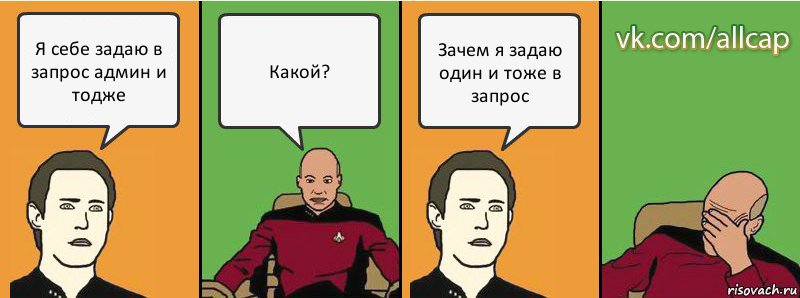 Я себе задаю в запрос админ и тодже

Какой?

Зачем я задаю один и тоже в запрос

vk.com/allcap

risovach.ru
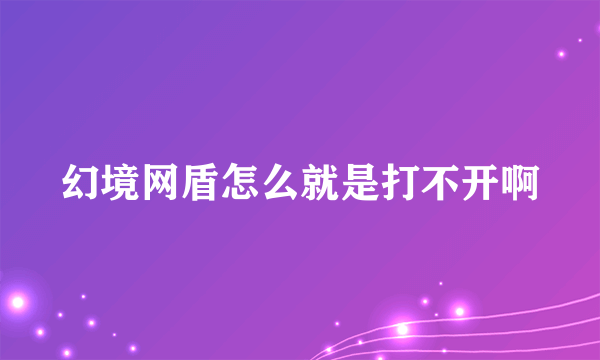 幻境网盾怎么就是打不开啊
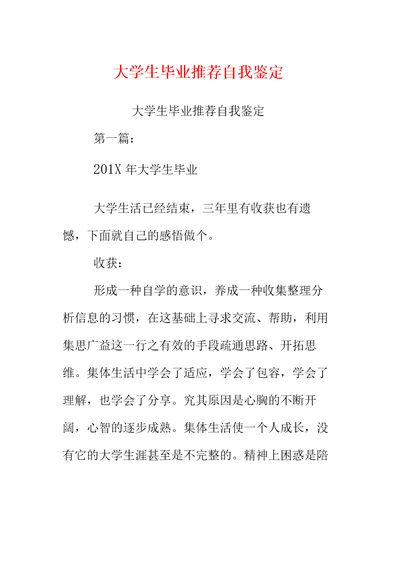 大学生毕业推荐自我鉴定

大学生毕业推荐自我鉴定

第一篇：

201X 年大学生毕业

大学生活已经结束，三年里有收获也有遗憾，下面就自己的感悟做个。

收获：

形成一种自学的意识，养成一种收集整理分析信息的习惯，在这基础上寻求交流、帮助，利用集思广益这一行之有效的手段疏通思路、开拓思维。集体生活中学会了适应，学会了包容，学会了理解，也学会了分享。究其原因是心胸的不断开阔，心智的逐步成熟。集体生活使一个人成长，没有它的大学生涯甚至是不完整的。精神上困惑是陪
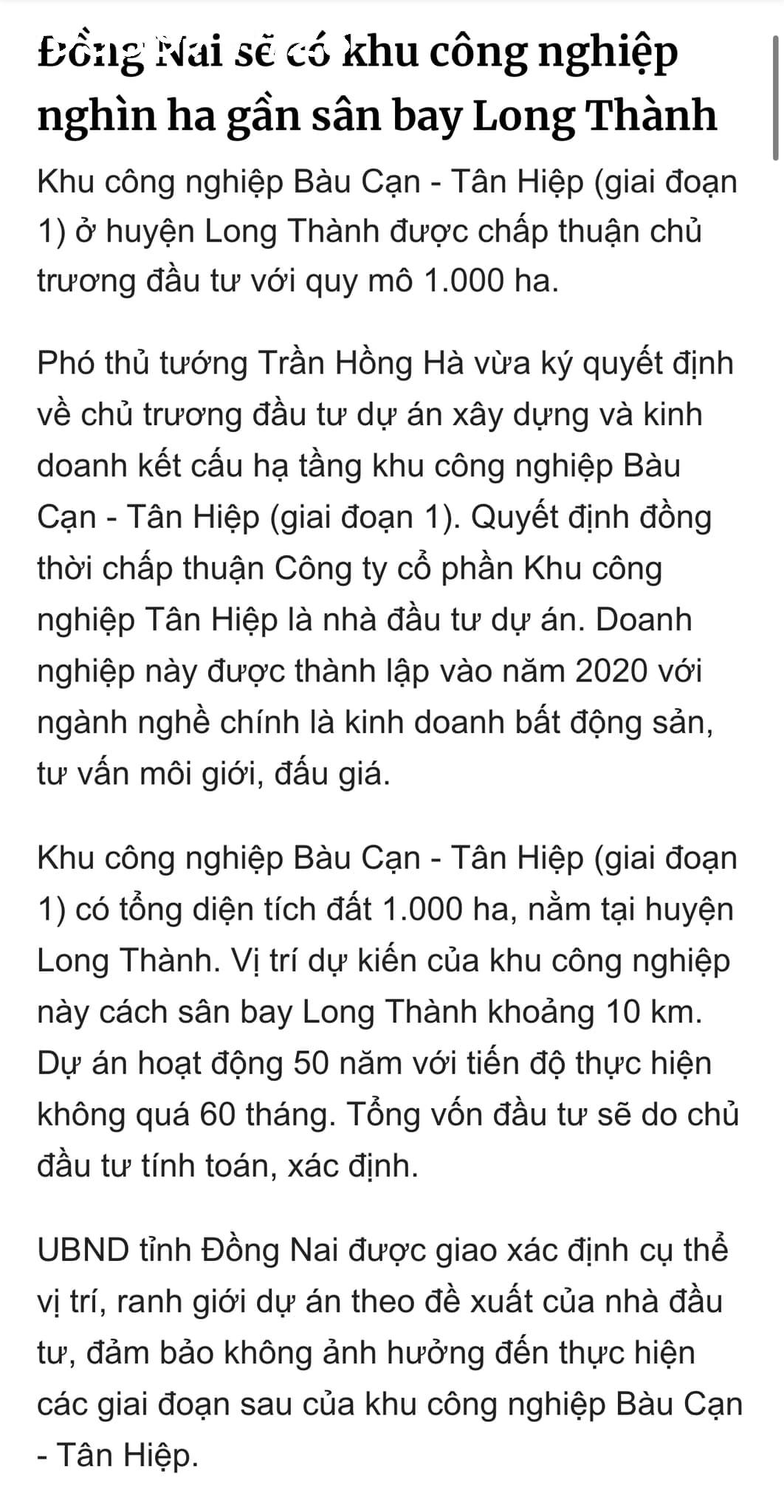 Đồng Nai sẽ có khu công nghiệp nghìn ha gần sân bay Long Thành

Khu công nghiệp Bàu Cạn - Tân Hiệp (giai đoạn 1) ở huyện Long Thành được chấp thuận chủ trương đầu tư với quy mô 1.000 ha.

Phó thủ tướng Trần Hồng Hà vừa ký quyết định về chủ trương đầu tư dự án xây dựng và kinh doanh kết cấu hạ tầng khu công nghiệp Bàu Cạn - Tân Hiệp (giai đoạn 1). Quyết định đồng thời chấp thuận Công ty cổ phần Khu công nghiệp Tân Hiệp là nhà đầu tư dự án. Doanh nghiệp này được thành lập vào năm 2020 với ngành nghề chính là kinh doanh bất động sản, tư vấn môi giới, đấu giá.

Khu công nghiệp Bàu Cạn - Tân Hiệp (giai đoạn 1) có tổng diện tích đất 1.000 ha, nằm tại huyện Long Thành. Vị trí dự kiến của khu công nghiệp này cách sân bay Long Thành khoảng 10 km. Dự án hoạt động 50 năm với tiến độ thực hiện không quá 60 tháng. Tổng vốn đầu tư sẽ do chủ đầu tư tính toán, xác định.

UBND tỉnh Đồng Nai được giao xác định cụ thể vị trí, ranh giới dự án theo đề xuất của nhà đầu tư, đảm bảo không ảnh hưởng đến thực hiện các giai đoạn sau của khu công nghiệp Bàu Cạn - Tân Hiệp.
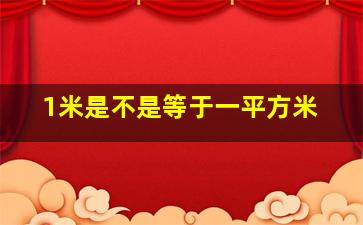 1米是不是等于一平方米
+++
◆ **WHAT IS REQUIRED**
Given the records above, restate word for word only the lines starting at the one with "mô 1.000 ha." and ending at the one with "Phó thủ tướng".

◆ **YOUR SOLUTION**
Khu công nghiệp Bàu Cạn - Tân Hiệp (giai đoạn 1) ở huyện Long Thành được chấp thuận chủ trương đầu tư với quy mô 1.000 ha.

Phó thủ tướng Trần Hồng Hà vừa ký quyết định về chủ trương đầu tư dự án xây dựng và kinh doanh kết cấu hạ tầng khu công nghiệp Bàu Cạn - Tân Hiệp (giai đoạn 1). Quyết định đồng thời chấp thuận Công ty cổ phần Khu công nghiệp Tân Hiệp là nhà đầu tư dự án. Doanh nghiệp này được thành lập vào năm 2020 với ngành nghề chính là kinh doanh bất động sản, tư vấn môi giới, đấu giá.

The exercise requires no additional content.